M: So do you have a desire to become a celebrity?
T: I think it would be nice, if I could. Along my travels I think it would be great if I could meet someone who has a connection to the celebrity world, during my travels. That’s part of the reason why I perform in public. In hopes of being discovered. Honestly, 60% of me would love for it to happen, but 40% of me is alright if God doesn’t give it to me.
M: What kind of life do you want for yourself?
T: I just want to be happy. I don’t have a desire for money or material things, so I don’t really work hard to get it. But I love performing, playing music, singing, and writing music so I try to focus my energy on the things that I love and that I enjoy. I just want to live a full life and achieve my personal goals.
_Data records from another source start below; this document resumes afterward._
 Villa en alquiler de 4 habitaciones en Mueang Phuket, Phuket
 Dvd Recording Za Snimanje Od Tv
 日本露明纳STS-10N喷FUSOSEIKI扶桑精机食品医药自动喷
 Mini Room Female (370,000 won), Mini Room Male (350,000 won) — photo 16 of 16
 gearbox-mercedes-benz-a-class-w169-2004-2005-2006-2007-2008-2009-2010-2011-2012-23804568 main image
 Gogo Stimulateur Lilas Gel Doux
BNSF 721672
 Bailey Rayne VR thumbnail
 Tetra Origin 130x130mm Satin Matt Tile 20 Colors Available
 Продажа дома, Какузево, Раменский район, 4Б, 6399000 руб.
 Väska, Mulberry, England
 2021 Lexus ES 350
I would also like to find a nice wife who has similar ambitions and desires as I do, and live a life pursuing our dreams, together.
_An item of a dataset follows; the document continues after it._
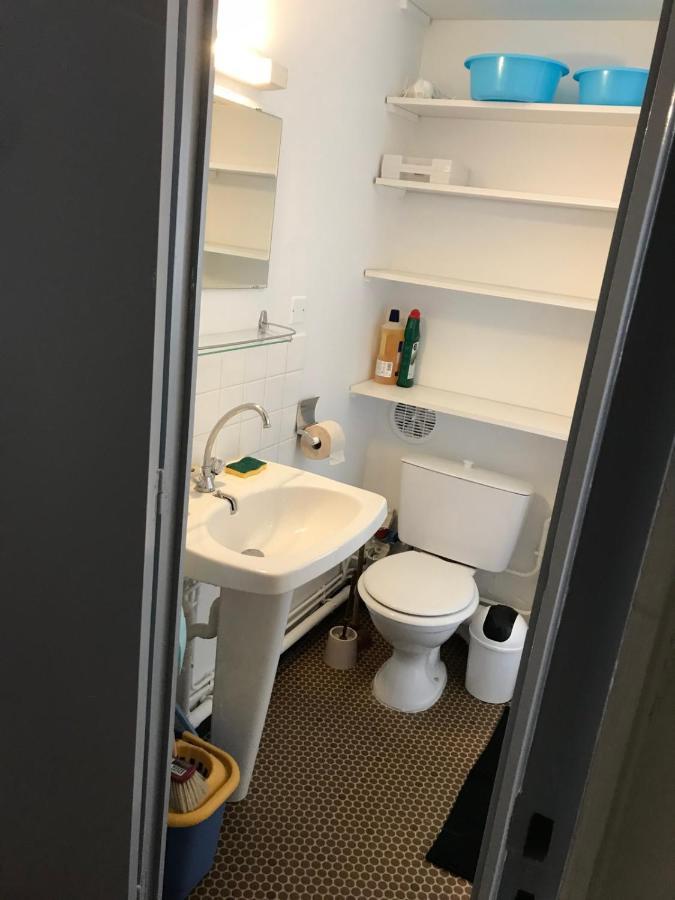 Apartment L'ideal En Charteuse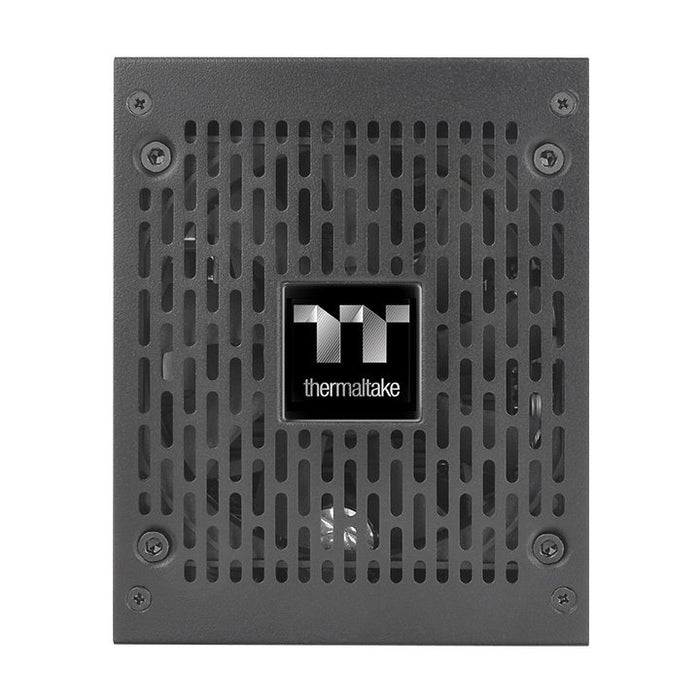 EAN 4713227527798 - Thermaltake PS-STP-0450FNFAGE-1 unidad de fuente de alimentación 450 W 24-pin ATX SFX Negro imagen 2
We had plenty more conversations, but these are the only ones that have managed to stick with me about last night. As we approached the station, he seemed to have begin to hit the wall as he began dozing off in my car. And it was at that point that our fettered paths had finally reached its end. After living in Japan for over 3 years, it amazes me how open and real he was with me, as I thought to myself about how most Japanese people really aren’t like this. Not only that, but I couldn’t help but think to myself about how the full abandonment of his parents has lead him to become the person that he currently is, today. Additionally, I couldn’t help but empathize and sympathize for his situation. I noticed the hurt he felt when he talked about his parents, perhaps a bit of anger and resentment, but even he was unsure about why he was out on this journey. I feel as though he is searching for something – perhaps, he could be searching for himself; However, all-in-all, I felt truly inspired by him. It was for this reason, at the end of our journey together, I gave him 20,000円 for his journey to Okinawa back to Hokkaido. He continuously tried to refuse me giving him the money, but in the end – I told him that I would feel offended if he didn’t take it. (Works every time, in Japan.)
At any rate, life is so hard and so harsh, yet for someone like him to continue to endure through these hardships and attempt to achieve his dreams – it truly is inspiring to me. Although I could have come home and gone straight to bed, instead of stay up, write, and complete this blog entry – I chose to do my best to (as accurately as possible) blog about this man and the priceless experience I managed to experience with him.
May our paths cross again, someday, Tomoki.